Но оба упорно отказывались.
— Пейте сами, — отвечал Павлю, тот что был повыше и шире в плечах.
Фика, низенький, сухощавый паренек, был самым активным членом ячейки Рабочей партии. Ему не к лицу было сесть рядом со вчерашним орудием Деяна, а слюнявая компания вызывала у него омерзение. Эти пятеро-шестеро пьяниц, постоянных холуев реакционных членов общинного правления, ничем не отличались друг от друга и, как стервятники, слетались туда, где пахло наживой или дармовщинкой…
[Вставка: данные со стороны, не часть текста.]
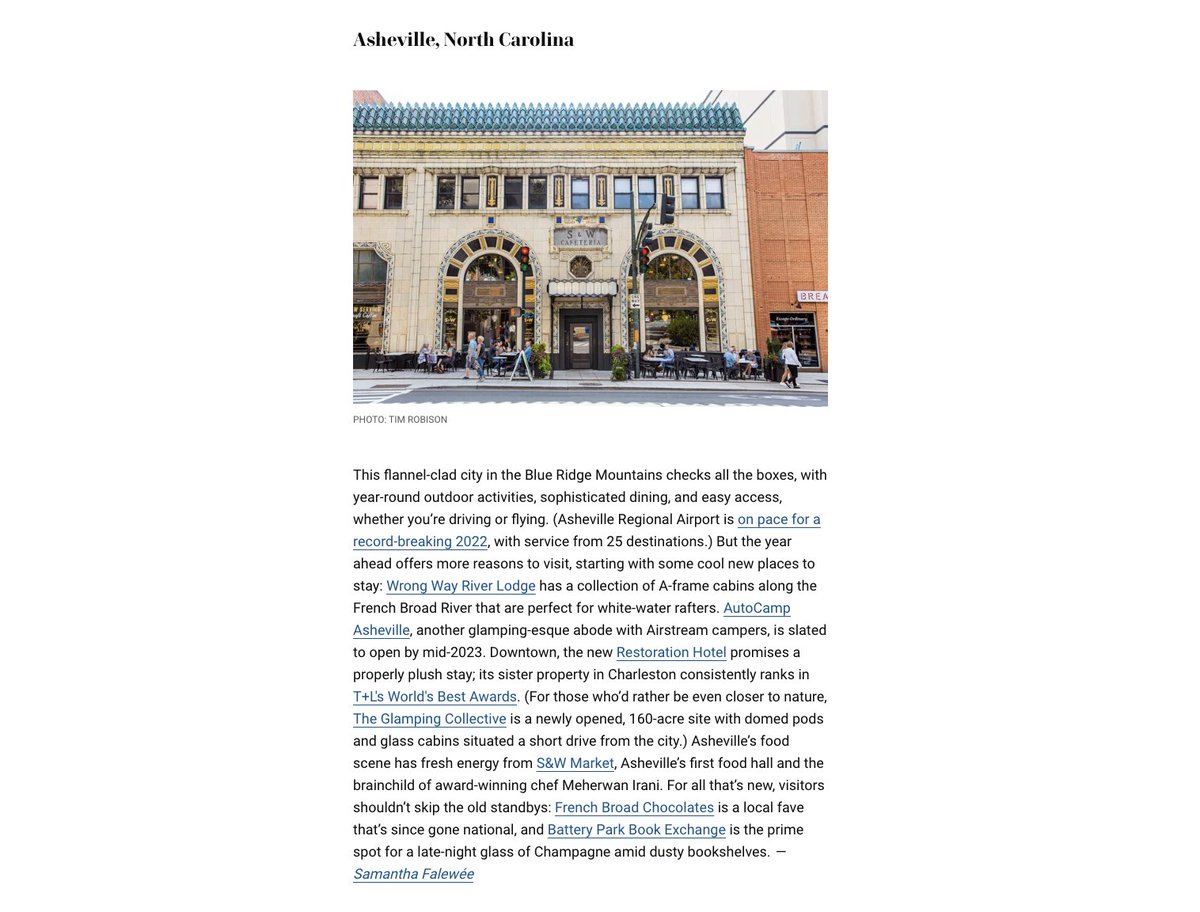 Asheville, North Carolina

S & W CAFETERIA

BREA

PHOTO: TIM ROBISON

This flannel-clad city in the Blue Ridge Mountains checks all the boxes, with year-round outdoor activities, sophisticated dining, and easy access, whether you're driving or flying. (Asheville Regional Airport is on pace for a record-breaking 2022, with service from 25 destinations.) But the year ahead offers more reasons to visit, starting with some cool new places to stay: Wrong Way River Lodge has a collection of A-frame cabins along the French Broad River that are perfect for white-water rafters. AutoCamp Asheville, another glamping-esque abode with Airstream campers, is slated to open by mid-2023. Downtown, the new Restoration Hotel promises a properly plush stay; its sister property in Charleston consistently ranks in T+L's World's Best Awards. (For those who'd rather be even closer to nature, The Glamping Collective is a newly opened, 160-acre site with domed pods and glass cabins situated a short drive from the city.) Asheville's food scene has fresh energy from S&W Market, Asheville's first food hall and the brainchild of award-winning chef Meherwan Irani. For all that's new, visitors shouldn't skip the old standbys: French Broad Chocolates is a local fave that's since gone national, and Battery Park Book Exchange is the prime spot for a late-night glass of Champagne amid dusty bookshelves. — Samantha Falewée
Под вечер в корчму вошел Михал Пантов. Он выглядел немного осунувшимся, но в другое время никто не обратил бы на это внимания. Однако сейчас в корчме веселился тот, кто избивал Михала. Один за другим, словно по данному знаку, все умолкли в ожидании — что-то будет. Казак всмотрелся в вошедшего, заморгал своими заблестевшими глазами, тяжело и неуклюже поднялся с места.
— Панта! — крикнул он, обращаясь к вошедшему. — Сюда! Ко мне!